Every time the bag leaves the house, it is doing something no media plan can buy. It goes places campaigns never reach. It is seen by people who were never the original customer. And it doesn't show up making claims. It shows up as evidence. A bag that is fifteen, twenty, twenty-five years old and still holding vegetables is that many years of proof, out in public, saying absolutely nothing and meaning everything.

And somehow, no brand has noticed.

Every season the campaigns run — right face, right fabric, right occasion, big feelings. All of it aimed at thirty seconds before purchase. None of it aimed at the thirty years that follow. Which is, to put it gently, a bit of a waste.

Here is what brands — especially newer ones — could actually do with this:

Treat the bag like a product, not an afterthought. Look at what you're spending on the bag versus what you're spending on the campaign. For most brands, this ratio is quietly embarrassing. A bag that lasts ten years is ten years of brand presence the media budget didn't have to pay for. Worth thinking about.

Make it and say so. Stamp the year of manufacture on the base. Made in 2025. Tiny. Almost silly. But a customer who reads that in 2040 knows exactly what the brand was willing to promise — and whether it kept it. No tagline works that hard for that long.

Let the bag be the whole campaign. Find the oldest one still in use in a real home. Photograph it exactly where it lives — on the nail, wedged between the vessels, balanced above the almirah. Put the year it was bought in the corner. Stick it on a hoarding. No copy. No model. No product shot. Just the bag and the year. People in Chennai, Coimbatore, Bengaluru, Kochi will stop and look.

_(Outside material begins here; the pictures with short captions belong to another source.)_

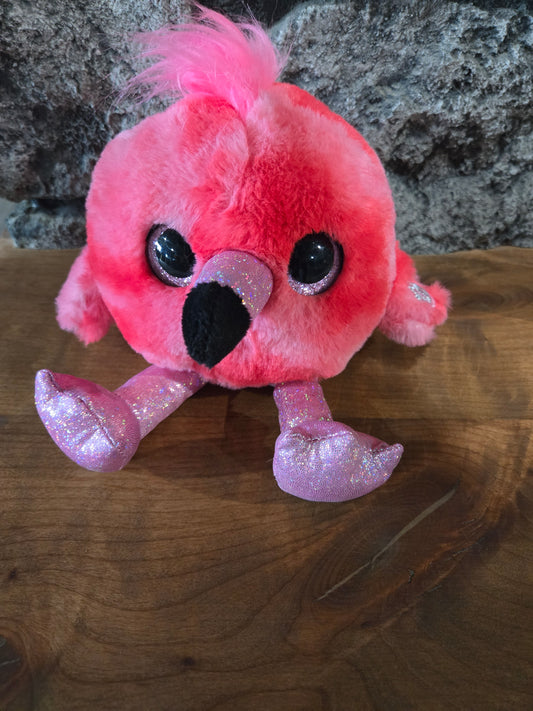 Pet Alive Chirpy Bird Flamingo with Sound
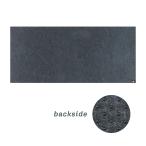 Ｃｌｏｕｄ−Ｆｅｌｔ　デスクマット　９０×４０ｃｍ　ダークグレー　ＭＵＰ−９４３ダークグレー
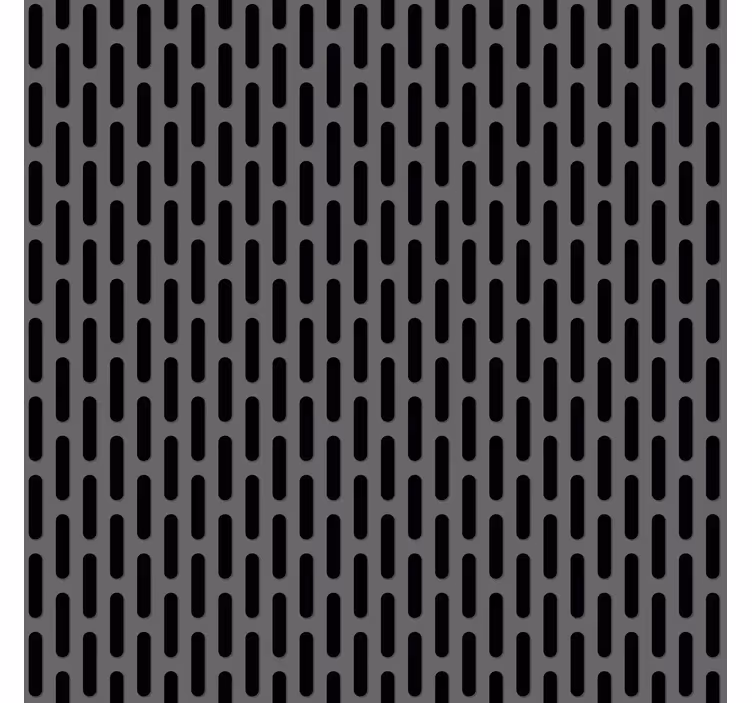 papel de parede infanto juvenil grade de metal preto - TenStickers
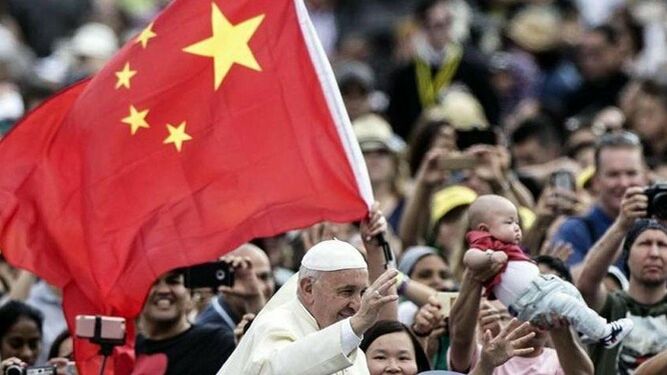 El acercamiento del Papa a China
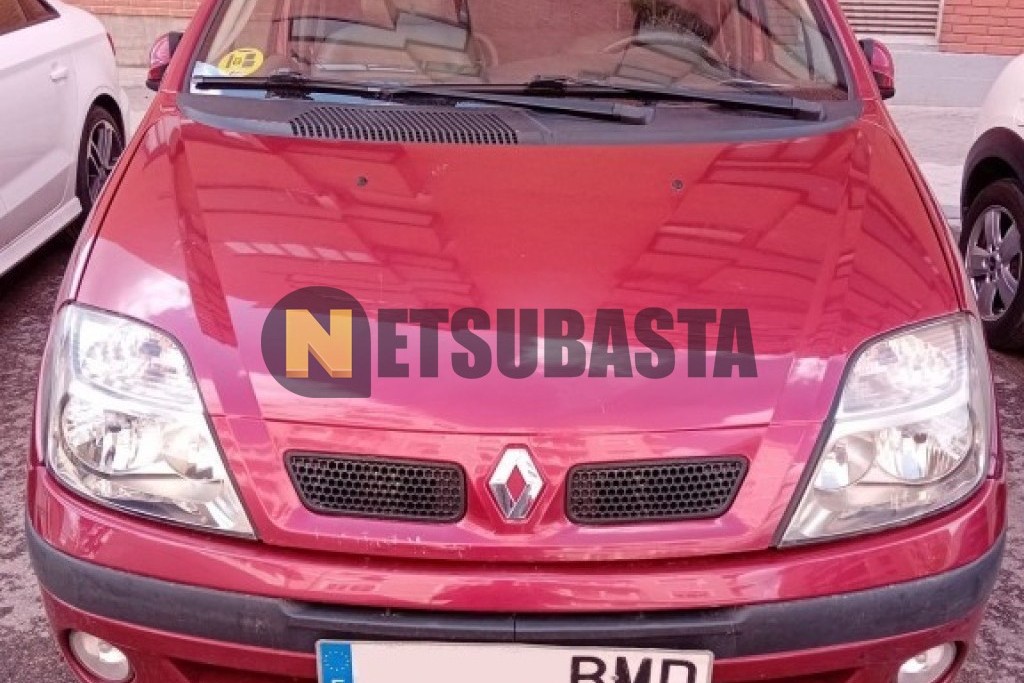 Renault Scenic 1.6 16v 2001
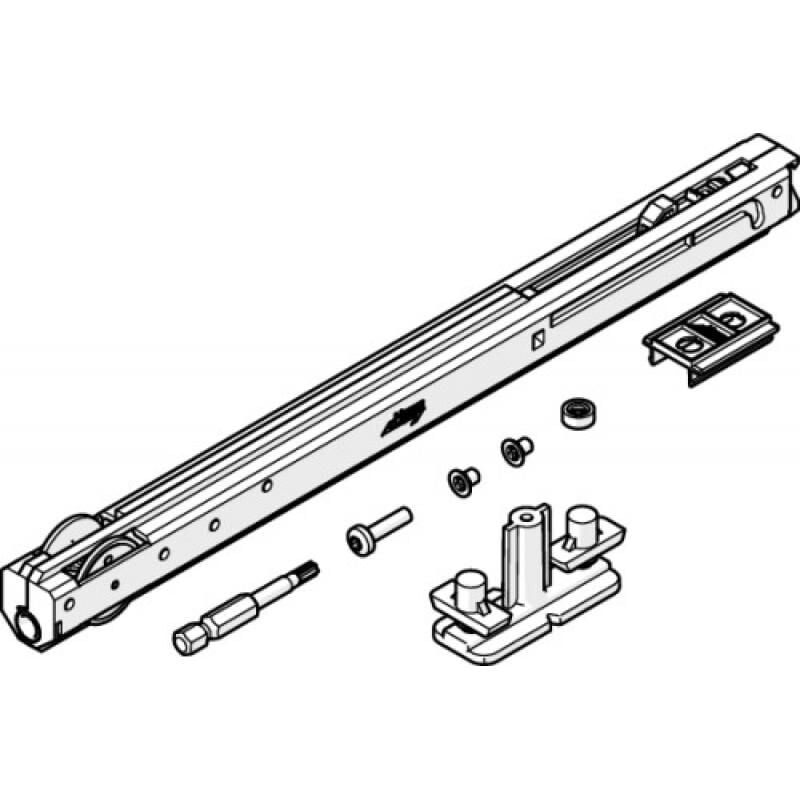 Amortisseur Soft Move 40 - pour ferrures Junior 40 Hawa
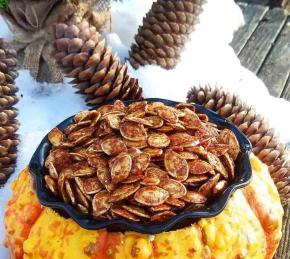 Candied Pumpkin Seeds Photo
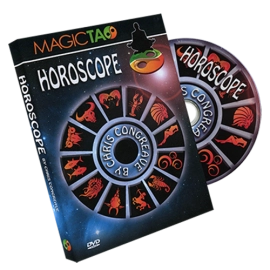 Horoscope (Blue) by Chris Congreave - DVD and Gimmick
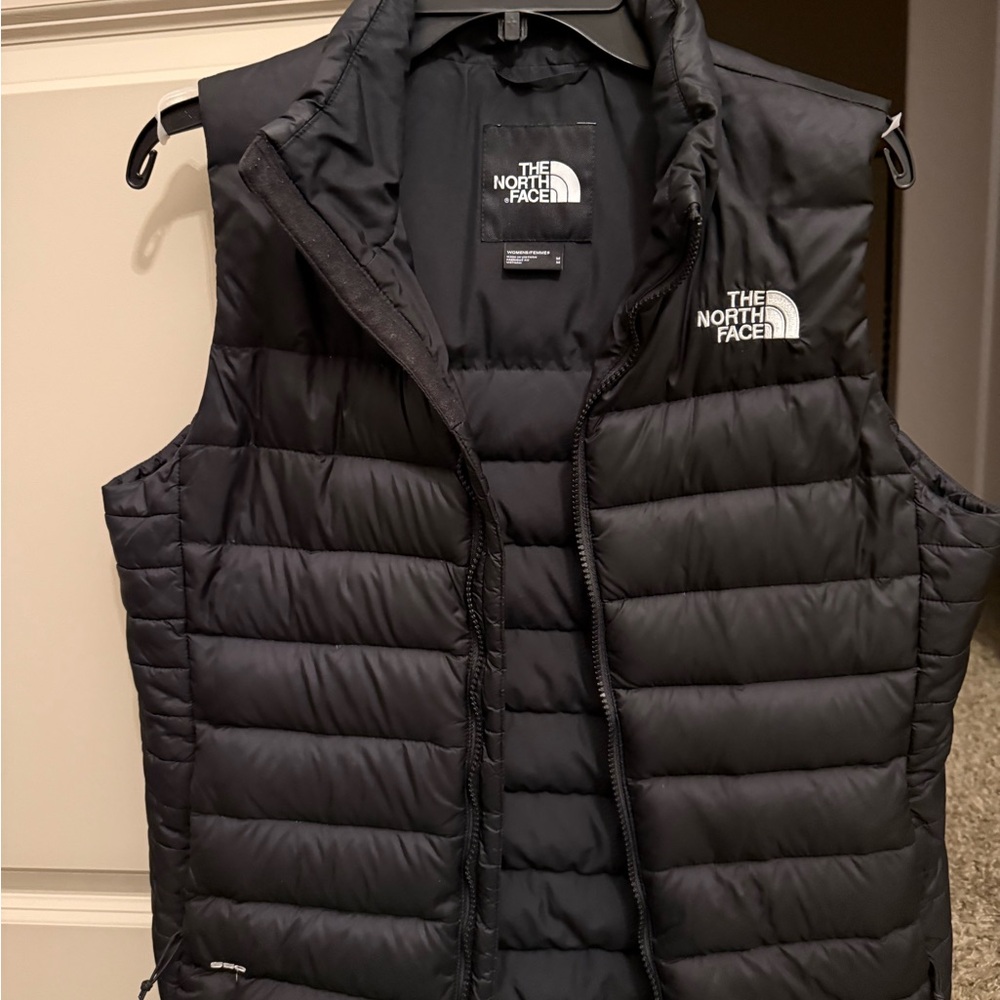 The North Face Men's Dark Gray Quilted Vest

They will photograph it and send it to their mothers. Because it is the first time a brand has looked at something they do every single day and said: we see it too.

Say something at the counter. A small card with every bag: "This bag is built to outlast the occasion." Not a tagline. A dare the brand is now publicly committed to. The bag stops being packaging and starts being a promise the customer carries home — and probably uses to carry onions for the next fifteen years.

Brands like Ramraj and Sundari Silks never set out to build a legacy object. They just made a good bag. And that bag has been doing their brand work for decades — in homes across South India, on hooks in kitchens, since before some of us were born.

The bag never needs a campaign. It just needs to be made well. That, it turns out, is enough.


References

The brand names mentioned in this blog belong to their respective owners. This is an independent editorial piece and is not affiliated with or endorsed by any of the brands mentioned. All views are the author's own.